Дорога на мыс Крестовский, проложенная еще в пору здравствования здешнего помещика, большого любителя природы и тишины, и никому после него не нужная, терялась в высоких травах на восточном берегу бухты. Дубняки то и дело приступали к ней с обеих сторон, накрывая кружевной тенью кустики подорожника, прорвавшиеся в давно неезженную колею. А там, где дорога прорезала крутой склон, ее окружали щедро оплетенные лианами нагромождения валунов, точно гигантские сады камней, созданные самой природой.
Скалистые берега не были видны с дороги, и только ближе к мысу, к уютной песчаной бухточке, выбранной свердловчанами под лагерь, крутизна склона подпускала дорогу метров на пятьдесят к берегу.
Здесь, почти незаметный под деревьями, стоял автобус. Прибывшая на нем компания во главе с Князевым облюбовала небольшую расщелину в береговых скалах. На кусочке галечного пляжа в каких-нибудь два метра шириной компания была надежно отгорожена от мира — открытым оставался лишь выход в море. Лучшего места не удалось бы найти нигде поблизости. И лишним тому подтверждением служили осколки бутылок, украсившие гальку россыпью колючих зеленых искр.
Что ж, Князев знал на Рыцаре каждый уголок и умел выбрать хорошее место для уединенного отдыха. Не умел Князев только одного: очищать ландшафт от битых стекол. Этого, увы, не умел даже он.
— Вот вам, пожалуйста, наша культура, — оправдывался Князев перед гостями. — У вас в Новосибирске белки непуганые, в руки идут, а здесь...
— Ну, наверное, бутылки встречаются и в наших кедрачах, — снимая проблему, заметил ученый секретарь Сибирского отделения, как и многие новосибирцы, очень молодой для своей должности. — А тебе удается здесь, несмотря на все это, и жить, и работать на уровне.

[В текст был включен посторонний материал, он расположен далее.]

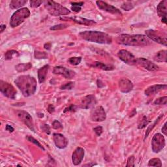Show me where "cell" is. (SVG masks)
Instances as JSON below:
<instances>
[{
  "mask_svg": "<svg viewBox=\"0 0 167 167\" xmlns=\"http://www.w3.org/2000/svg\"><path fill=\"white\" fill-rule=\"evenodd\" d=\"M117 43L124 46H147L152 44V40L144 35L121 34L116 38Z\"/></svg>",
  "mask_w": 167,
  "mask_h": 167,
  "instance_id": "6da1fadb",
  "label": "cell"
},
{
  "mask_svg": "<svg viewBox=\"0 0 167 167\" xmlns=\"http://www.w3.org/2000/svg\"><path fill=\"white\" fill-rule=\"evenodd\" d=\"M15 83L26 97L32 96L37 90V80L33 76L30 75L19 76L16 78Z\"/></svg>",
  "mask_w": 167,
  "mask_h": 167,
  "instance_id": "7a4b0ae2",
  "label": "cell"
},
{
  "mask_svg": "<svg viewBox=\"0 0 167 167\" xmlns=\"http://www.w3.org/2000/svg\"><path fill=\"white\" fill-rule=\"evenodd\" d=\"M79 36L86 41L98 44H109L112 42L110 35L98 31H84L79 33Z\"/></svg>",
  "mask_w": 167,
  "mask_h": 167,
  "instance_id": "3957f363",
  "label": "cell"
},
{
  "mask_svg": "<svg viewBox=\"0 0 167 167\" xmlns=\"http://www.w3.org/2000/svg\"><path fill=\"white\" fill-rule=\"evenodd\" d=\"M43 4L48 13L53 16H66L71 13L70 11L67 8L54 1L46 0L43 1Z\"/></svg>",
  "mask_w": 167,
  "mask_h": 167,
  "instance_id": "277c9868",
  "label": "cell"
},
{
  "mask_svg": "<svg viewBox=\"0 0 167 167\" xmlns=\"http://www.w3.org/2000/svg\"><path fill=\"white\" fill-rule=\"evenodd\" d=\"M30 11L26 7L18 9L12 15L10 20V26L12 28L18 27L19 25L24 22L26 18L30 16Z\"/></svg>",
  "mask_w": 167,
  "mask_h": 167,
  "instance_id": "5b68a950",
  "label": "cell"
},
{
  "mask_svg": "<svg viewBox=\"0 0 167 167\" xmlns=\"http://www.w3.org/2000/svg\"><path fill=\"white\" fill-rule=\"evenodd\" d=\"M145 36L151 40L157 42L160 44L166 46L167 39L166 32H161L159 31L154 30H147L145 31Z\"/></svg>",
  "mask_w": 167,
  "mask_h": 167,
  "instance_id": "8992f818",
  "label": "cell"
},
{
  "mask_svg": "<svg viewBox=\"0 0 167 167\" xmlns=\"http://www.w3.org/2000/svg\"><path fill=\"white\" fill-rule=\"evenodd\" d=\"M0 91L4 96L11 99H15L17 94L13 85L3 80L0 81Z\"/></svg>",
  "mask_w": 167,
  "mask_h": 167,
  "instance_id": "52a82bcc",
  "label": "cell"
},
{
  "mask_svg": "<svg viewBox=\"0 0 167 167\" xmlns=\"http://www.w3.org/2000/svg\"><path fill=\"white\" fill-rule=\"evenodd\" d=\"M152 149L154 153H159L165 146V139L161 133L155 134L152 140Z\"/></svg>",
  "mask_w": 167,
  "mask_h": 167,
  "instance_id": "ba28073f",
  "label": "cell"
},
{
  "mask_svg": "<svg viewBox=\"0 0 167 167\" xmlns=\"http://www.w3.org/2000/svg\"><path fill=\"white\" fill-rule=\"evenodd\" d=\"M119 59L123 61L124 63L129 65H137V59L135 56L127 50H120L118 52Z\"/></svg>",
  "mask_w": 167,
  "mask_h": 167,
  "instance_id": "9c48e42d",
  "label": "cell"
},
{
  "mask_svg": "<svg viewBox=\"0 0 167 167\" xmlns=\"http://www.w3.org/2000/svg\"><path fill=\"white\" fill-rule=\"evenodd\" d=\"M16 115L18 117V118L22 121V122L30 129L31 131L35 132L34 128V123L32 116L24 110H18L16 112Z\"/></svg>",
  "mask_w": 167,
  "mask_h": 167,
  "instance_id": "30bf717a",
  "label": "cell"
},
{
  "mask_svg": "<svg viewBox=\"0 0 167 167\" xmlns=\"http://www.w3.org/2000/svg\"><path fill=\"white\" fill-rule=\"evenodd\" d=\"M90 118L92 121H95V122H101L105 120L106 118V114L103 107L98 106L93 109L90 114Z\"/></svg>",
  "mask_w": 167,
  "mask_h": 167,
  "instance_id": "8fae6325",
  "label": "cell"
},
{
  "mask_svg": "<svg viewBox=\"0 0 167 167\" xmlns=\"http://www.w3.org/2000/svg\"><path fill=\"white\" fill-rule=\"evenodd\" d=\"M53 73L54 75H61L67 79H72L76 75V73L73 70L69 69L65 67L56 66L53 69Z\"/></svg>",
  "mask_w": 167,
  "mask_h": 167,
  "instance_id": "7c38bea8",
  "label": "cell"
},
{
  "mask_svg": "<svg viewBox=\"0 0 167 167\" xmlns=\"http://www.w3.org/2000/svg\"><path fill=\"white\" fill-rule=\"evenodd\" d=\"M137 65L142 67L145 70L152 72V71H156L159 69V67L157 64L153 63L149 59H147L144 58H139L137 59Z\"/></svg>",
  "mask_w": 167,
  "mask_h": 167,
  "instance_id": "4fadbf2b",
  "label": "cell"
},
{
  "mask_svg": "<svg viewBox=\"0 0 167 167\" xmlns=\"http://www.w3.org/2000/svg\"><path fill=\"white\" fill-rule=\"evenodd\" d=\"M96 4L97 7H99V9H101V10L102 11H106L107 12V13L112 14V15H122L121 12L118 9H117L113 5H111L108 4L106 2H104L103 1H97Z\"/></svg>",
  "mask_w": 167,
  "mask_h": 167,
  "instance_id": "5bb4252c",
  "label": "cell"
},
{
  "mask_svg": "<svg viewBox=\"0 0 167 167\" xmlns=\"http://www.w3.org/2000/svg\"><path fill=\"white\" fill-rule=\"evenodd\" d=\"M97 103L96 97L94 95H88L84 97L81 101L80 108L82 109H90L94 108Z\"/></svg>",
  "mask_w": 167,
  "mask_h": 167,
  "instance_id": "9a60e30c",
  "label": "cell"
},
{
  "mask_svg": "<svg viewBox=\"0 0 167 167\" xmlns=\"http://www.w3.org/2000/svg\"><path fill=\"white\" fill-rule=\"evenodd\" d=\"M53 140L56 146L59 149H65L67 146L69 141L63 135L59 133H54L53 135Z\"/></svg>",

Вот почему другие не могут иметь тот же уровень — это вопрос.
— Его мы сейчас и разберем, — сказал второй гость, человек полный и казавшийся потому более солидным. Он уложил на траву несколько толстых папок, бросил тонкую кожаную куртку и сел прямо на нее.
— Давай те два портфеля, — негромко сказал Князев шоферу автобуса, и тот направился к машине.
— Нет, нет, ни за что! — запротестовал толстый. — Твои портфели потом. Поговорим, покупаемся. Тогда можно и по кавьяру, а? Ха-ха!
Он смеялся утробно и очень добродушно, и все-таки Князева его добродушие раздражало. Удерживало от резкостей другое: этот финансист с кандидатской степенью был, по слухам, очень толковый мужик, обвести его вокруг пальца лучше и не пытаться. Значит, его могут «раскочегарить» на одобрение проекта только очень веские, реальные перспективы — научные, финансовые, хозяйственные.
А проект у Князева был простой: посредством таких вот неофициальных встреч у моря, которые требуют, надо сказать, немалых усилий и затрат, потихоньку, но неотвратимо накручивать общественное мнение Новосибирска, наталкивать на мысль о создании в бухте Рыцарь филиала. Неважно чьего. Просто филиал одного из институтов Сибирского отделения, больше не надо. Все должно быть постепенно, плавно, — ламинарно. А со временем филиал, безусловно, перерастет головной институт и станет самостоятельным.
Таким путем Князев, что великолепно соответствует его принципам, убьет сразу несколько зайцев. Во-первых, избавившись от каких бы то ни было забот о судьбах станции Рыцарь, со всеми ее людьми и болями, вновь станет руководить своей станцией — уютной, отточенной до кирпичика, отработанной до минутки, сидящей у него, что называется, на кончиках пальцев, как у художника созревшая в замысле картина.